---------- Supplied records ----------
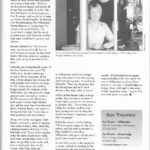 Williamston Sun Theatre Sun Business Monthly 8-2002 pg2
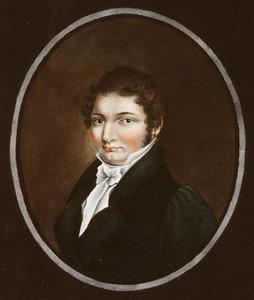Portret van Hendrik Andre Cornelis Tierens (1794-1851)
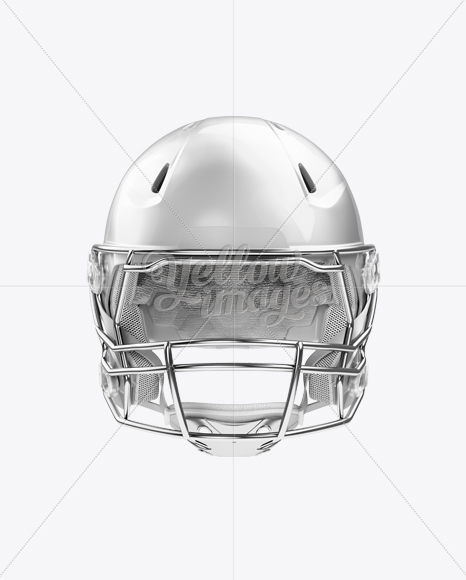 Download American Football Helmet Mockup Back Halfside View Yellowimages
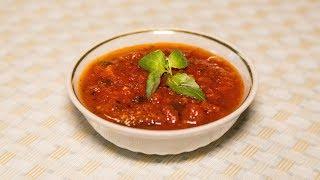 Томатный соус с базиликом из свежих помидоров в домашних условиях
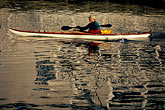 calm stock photography | California, San Francisco, Kayaker and reflections, Marina, image id 9-599-21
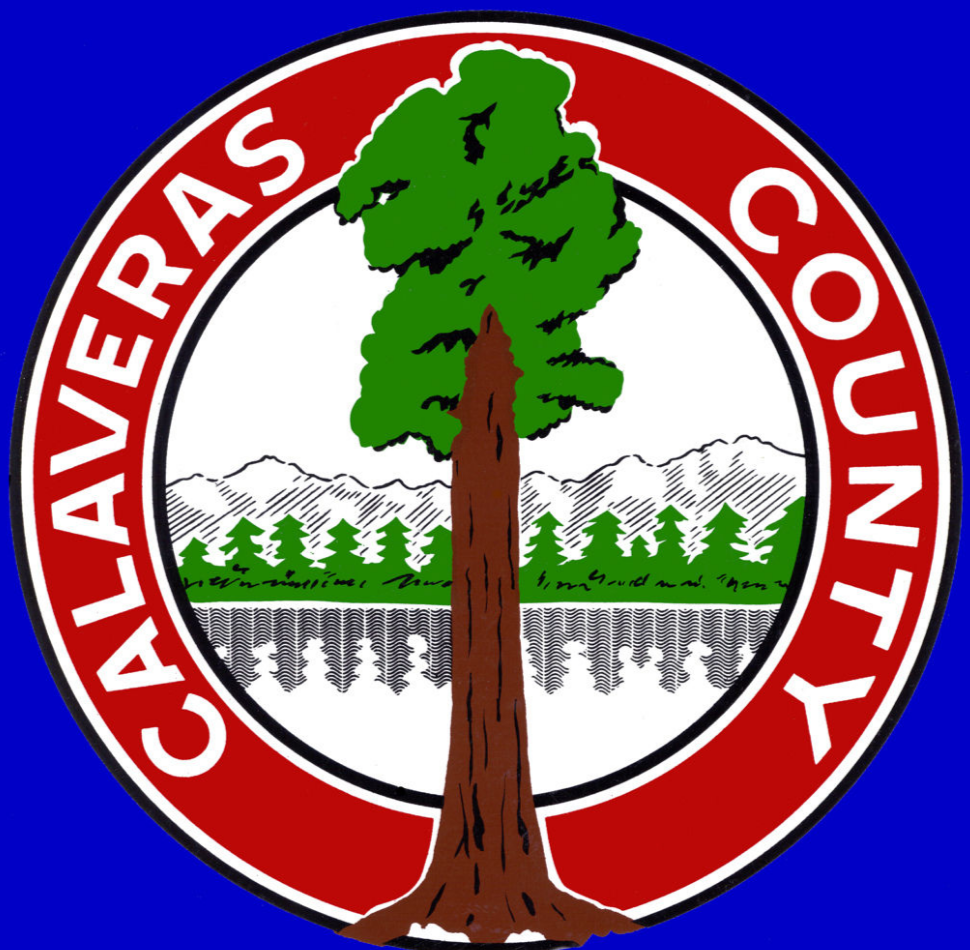 Calaveras County Urgency Ordinance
----------
• **Exercise brief**: For this exercise, reproduce the data above exactly from the line containing "Томатный соус с" through its final line, both ends included, with no pictures in the copy.

• **Task solution**:
 Томатный соус с базиликом из свежих помидоров в домашних условиях
 calm stock photography | California, San Francisco, Kayaker and reflections, Marina, image id 9-599-21
 Calaveras County Urgency Ordinance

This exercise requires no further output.